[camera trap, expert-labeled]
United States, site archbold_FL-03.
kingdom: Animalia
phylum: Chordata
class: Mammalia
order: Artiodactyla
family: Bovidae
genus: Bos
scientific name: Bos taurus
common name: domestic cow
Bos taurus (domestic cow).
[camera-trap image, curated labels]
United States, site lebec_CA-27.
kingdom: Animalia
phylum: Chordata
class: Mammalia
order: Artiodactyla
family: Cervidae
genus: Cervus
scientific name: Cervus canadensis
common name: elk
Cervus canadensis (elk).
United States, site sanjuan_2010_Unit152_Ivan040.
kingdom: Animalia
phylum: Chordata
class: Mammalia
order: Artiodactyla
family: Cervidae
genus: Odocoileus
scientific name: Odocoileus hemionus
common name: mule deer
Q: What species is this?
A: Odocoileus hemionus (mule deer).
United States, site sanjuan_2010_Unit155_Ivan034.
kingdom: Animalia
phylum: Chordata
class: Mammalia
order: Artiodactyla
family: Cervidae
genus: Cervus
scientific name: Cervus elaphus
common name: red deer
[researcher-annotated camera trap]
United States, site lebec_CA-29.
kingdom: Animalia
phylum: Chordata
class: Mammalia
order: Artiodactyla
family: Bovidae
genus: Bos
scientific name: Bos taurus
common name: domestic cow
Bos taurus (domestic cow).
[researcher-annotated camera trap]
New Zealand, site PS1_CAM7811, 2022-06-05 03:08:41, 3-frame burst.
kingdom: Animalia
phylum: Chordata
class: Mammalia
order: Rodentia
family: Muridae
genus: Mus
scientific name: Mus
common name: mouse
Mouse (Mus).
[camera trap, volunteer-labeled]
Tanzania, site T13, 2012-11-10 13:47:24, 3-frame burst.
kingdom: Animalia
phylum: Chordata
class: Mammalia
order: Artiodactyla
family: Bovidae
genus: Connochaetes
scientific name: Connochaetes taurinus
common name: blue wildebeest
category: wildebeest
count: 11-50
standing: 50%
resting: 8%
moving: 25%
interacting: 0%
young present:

:::::

**TASK GOAL**
Each entry must appear again in the answer exactly as written.

**FINAL ANSWER**
[camera trap, expert-labeled]
United States, site archbold_FL-03.
kingdom: Animalia
phylum: Chordata
class: Mammalia
order: Artiodactyla
family: Bovidae
genus: Bos
scientific name: Bos taurus
common name: domestic cow
Bos taurus (domestic cow).
[camera-trap image, curated labels]
United States, site lebec_CA-27.
kingdom: Animalia
phylum: Chordata
class: Mammalia
order: Artiodactyla
family: Cervidae
genus: Cervus
scientific name: Cervus canadensis
common name: elk
Cervus canadensis (elk).
United States, site sanjuan_2010_Unit152_Ivan040.
kingdom: Animalia
phylum: Chordata
class: Mammalia
order: Artiodactyla
family: Cervidae
genus: Odocoileus
scientific name: Odocoileus hemionus
common name: mule deer
Q: What species is this?
A: Odocoileus hemionus (mule deer).
United States, site sanjuan_2010_Unit155_Ivan034.
kingdom: Animalia
phylum: Chordata
class: Mammalia
order: Artiodactyla
family: Cervidae
genus: Cervus
scientific name: Cervus elaphus
common name: red deer
[researcher-annotated camera trap]
United States, site lebec_CA-29.
kingdom: Animalia
phylum: Chordata
class: Mammalia
order: Artiodactyla
family: Bovidae
genus: Bos
scientific name: Bos taurus
common name: domestic cow
Bos taurus (domestic cow).
[researcher-annotated camera trap]
New Zealand, site PS1_CAM7811, 2022-06-05 03:08:41, 3-frame burst.
kingdom: Animalia
phylum: Chordata
class: Mammalia
order: Rodentia
family: Muridae
genus: Mus
scientific name: Mus
common name: mouse
Mouse (Mus).
[camera trap, volunteer-labeled]
Tanzania, site T13, 2012-11-10 13:47:24, 3-frame burst.
kingdom: Animalia
phylum: Chordata
class: Mammalia
order: Artiodactyla
family: Bovidae
genus: Connochaetes
scientific name: Connochaetes taurinus
common name: blue wildebeest
category: wildebeest
count: 11-50
standing: 50%
resting: 8%
moving: 25%
interacting: 0%
young present:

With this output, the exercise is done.